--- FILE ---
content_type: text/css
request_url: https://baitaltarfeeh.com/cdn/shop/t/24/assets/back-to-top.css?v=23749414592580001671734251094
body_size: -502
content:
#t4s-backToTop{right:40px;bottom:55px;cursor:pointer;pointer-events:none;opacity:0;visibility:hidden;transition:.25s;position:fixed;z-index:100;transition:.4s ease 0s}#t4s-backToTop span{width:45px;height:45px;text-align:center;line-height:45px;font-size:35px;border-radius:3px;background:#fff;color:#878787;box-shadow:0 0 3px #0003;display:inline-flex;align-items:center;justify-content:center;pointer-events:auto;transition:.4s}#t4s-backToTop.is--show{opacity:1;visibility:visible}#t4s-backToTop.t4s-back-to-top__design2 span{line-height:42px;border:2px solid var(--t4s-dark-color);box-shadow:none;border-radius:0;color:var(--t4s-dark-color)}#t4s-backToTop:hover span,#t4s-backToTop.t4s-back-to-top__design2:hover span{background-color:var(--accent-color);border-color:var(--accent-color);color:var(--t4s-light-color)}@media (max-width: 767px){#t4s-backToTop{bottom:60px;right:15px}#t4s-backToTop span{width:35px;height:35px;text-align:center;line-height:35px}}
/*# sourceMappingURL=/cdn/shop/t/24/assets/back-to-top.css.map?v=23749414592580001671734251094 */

## [Work instruction]
Scan the preceding records line by line, and state how many lines contain "shop". Nothing else belongs in the answer.

## [Task solution]
2